# Prompt:
Could you print the stretch of lines below from the one with "Charlie Parker - Charlie" through the one with "Ausstellungsstück – Bild 8", exactly as they stand and without any pictures?

[[ Data for analysis, beginning ]]

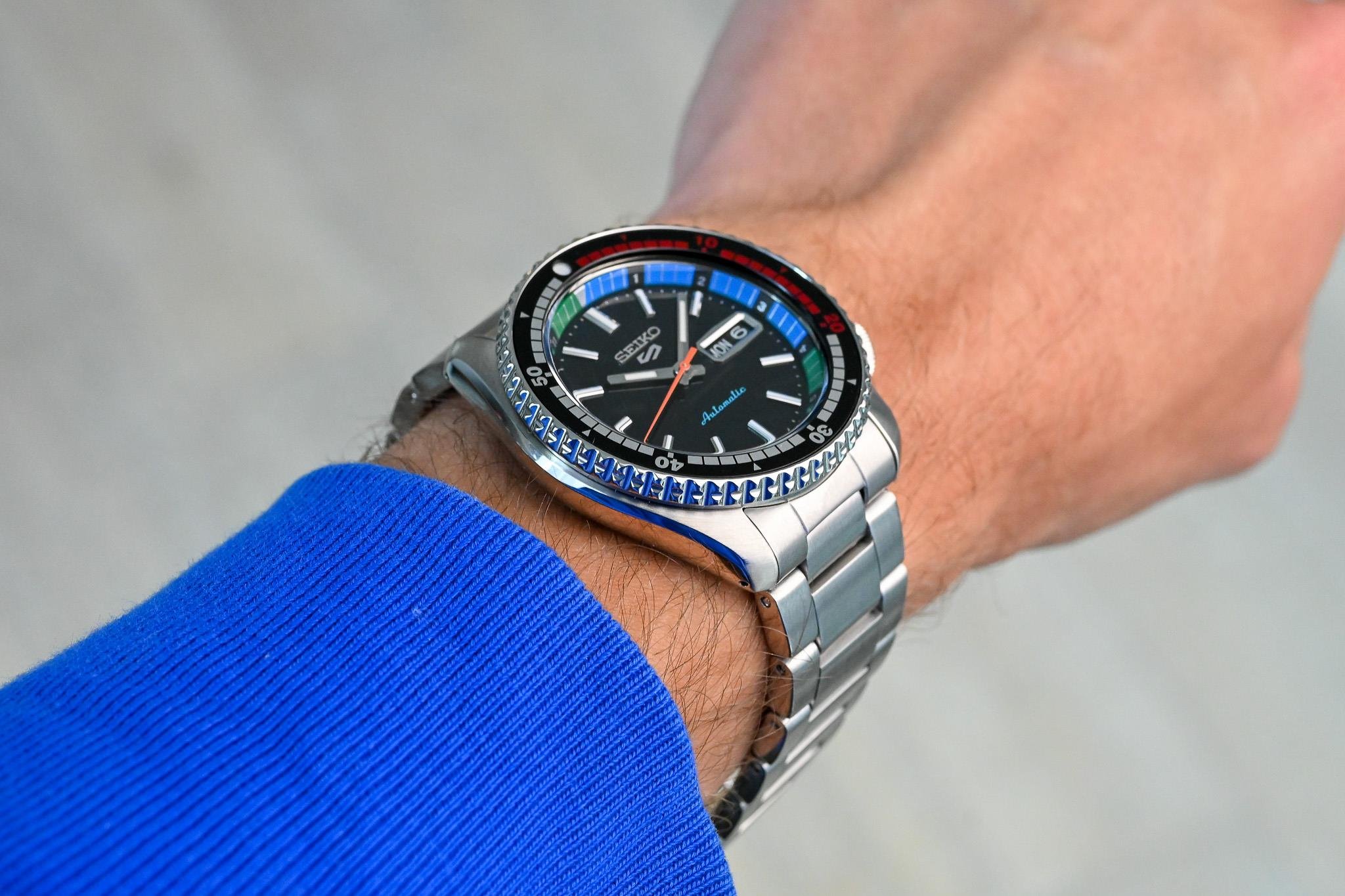 SRPK13K1 Seiko 5 Sports Special Edition Erkek Kol Saati SRPK13K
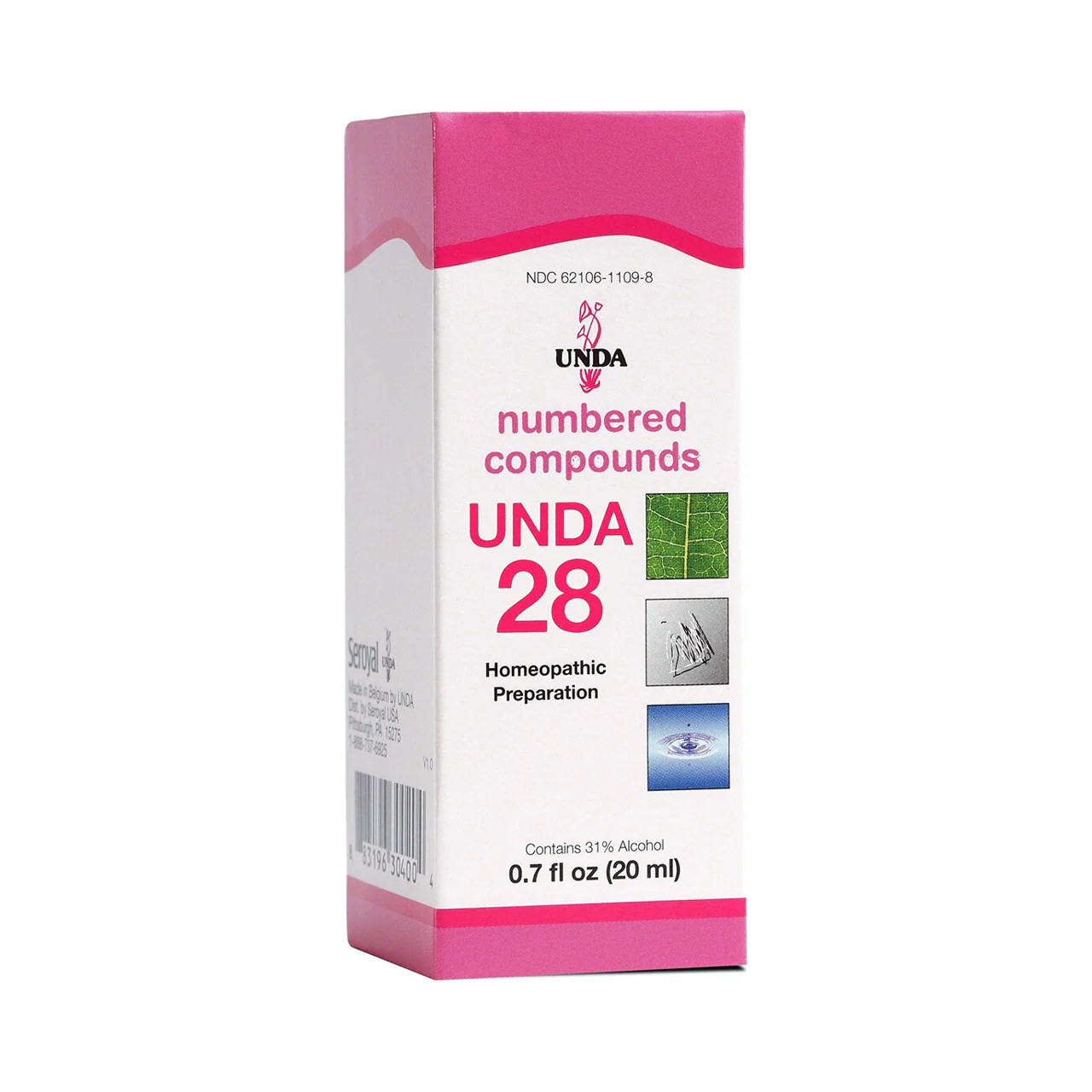 UNDA - Homeopathic Preparation #28 | 20 mL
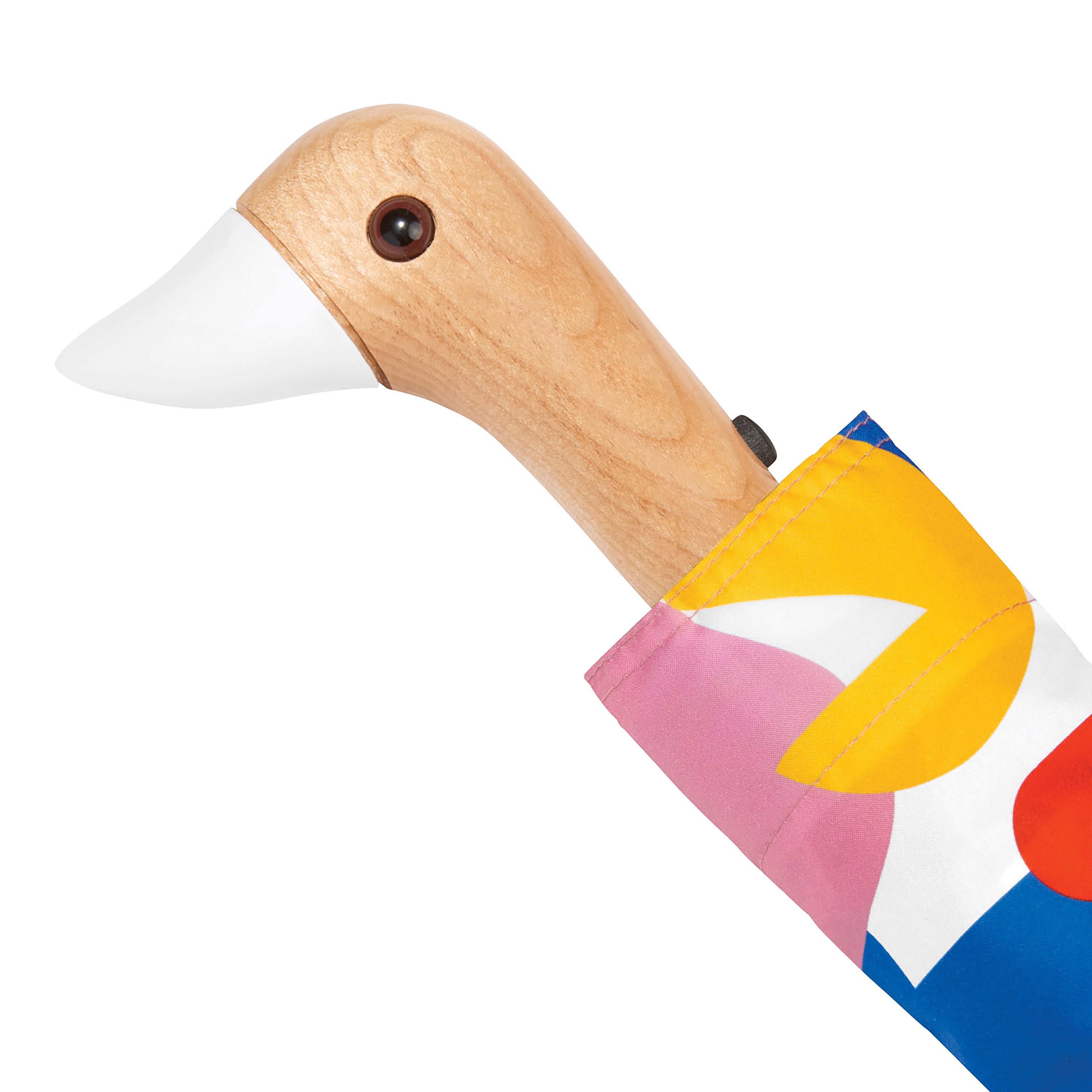 Original DuckHead Duck Umbrella Compact - Matisse Print in Single
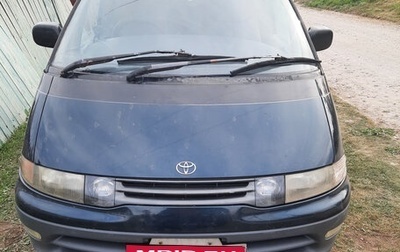 Toyota Estima III рестайлинг -2, 1994 год, 1 фотография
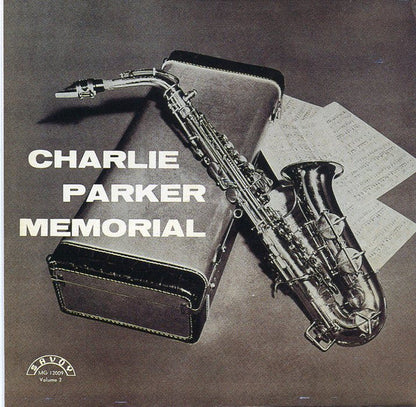 Charlie Parker - Charlie Parker Memorial Vol. 2 (CD) | Near Mint (NM or M-) Good Plus (G+)-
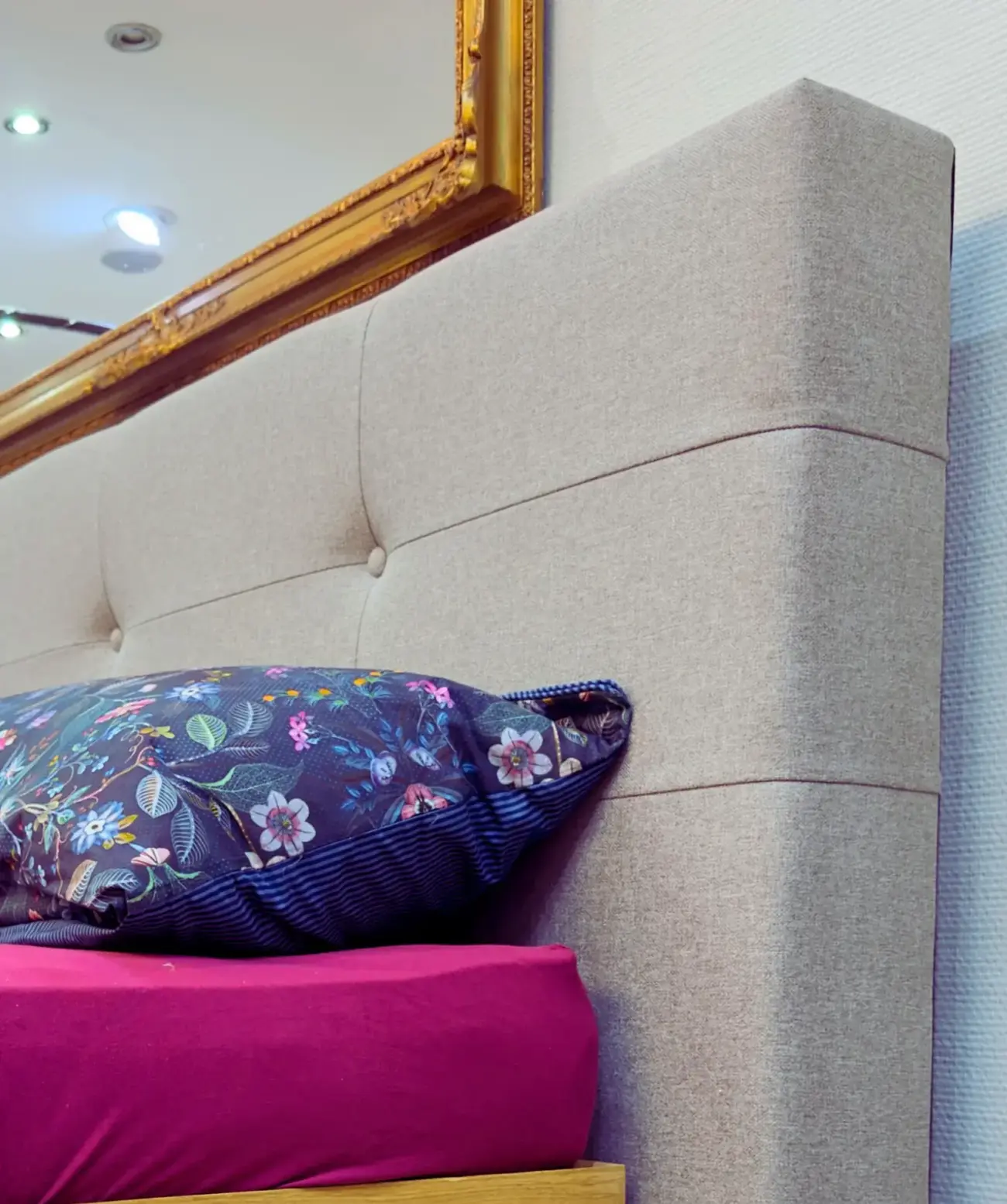 AQUARIBIK Massivholz Wasserbett mit Stauraum – Ausstellungsstück 8 AQUARIBIK Massivholz Wasserbett mit Stauraum – Ausstellungsstück – Bild 8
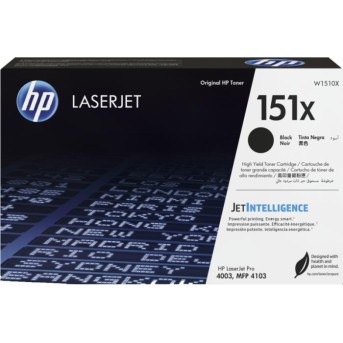Картридж с тонером HP 151X LaserJet, черный (W1510X) в Metoo.kz - Metoo (1)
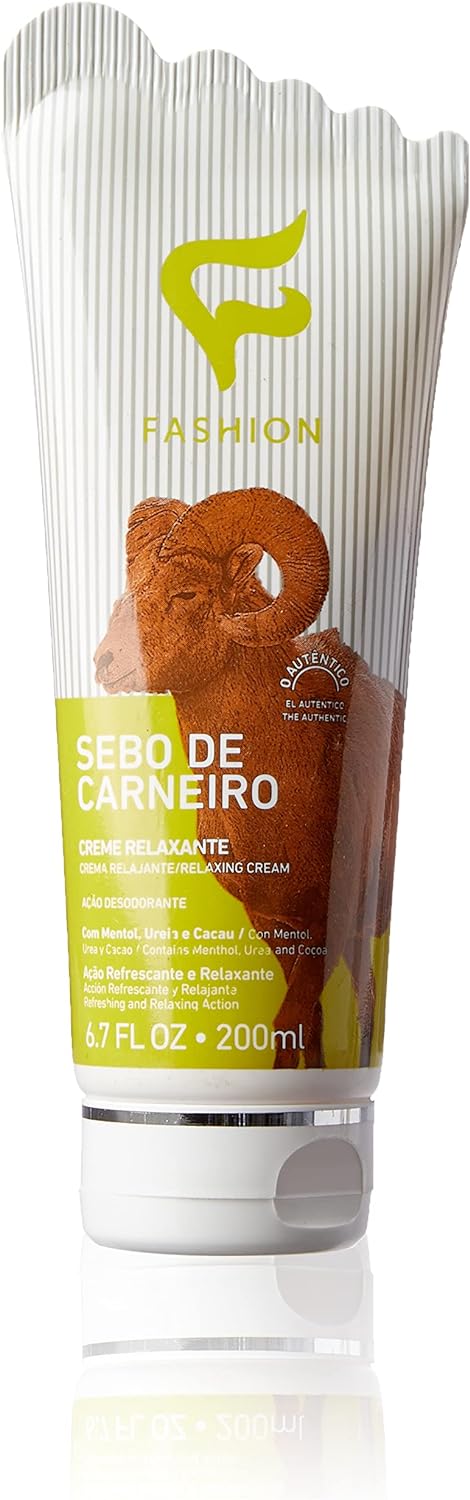 Esfoliante Sebo de Carneiro Fashion 200ml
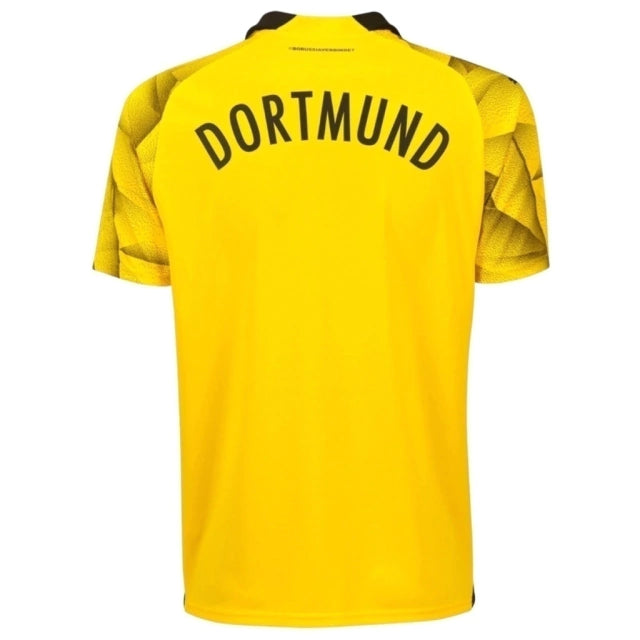 Camisa Borussia Dortmund III 23/24 - Torcedor Puma Masculina - Amarela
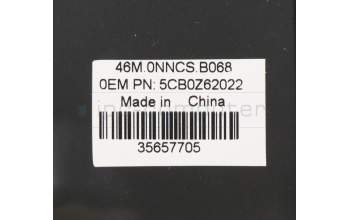 Lenovo 5CB0Z62022 Tastatur inkl. Topcase ASM JA B 81M9 SPT 5M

[[ Data for analysis, end ]]

# Written answer:
 Charlie Parker - Charlie Parker Memorial Vol. 2 (CD) | Near Mint (NM or M-) Good Plus (G+)-
 AQUARIBIK Massivholz Wasserbett mit Stauraum – Ausstellungsstück 8 AQUARIBIK Massivholz Wasserbett mit Stauraum – Ausstellungsstück – Bild 8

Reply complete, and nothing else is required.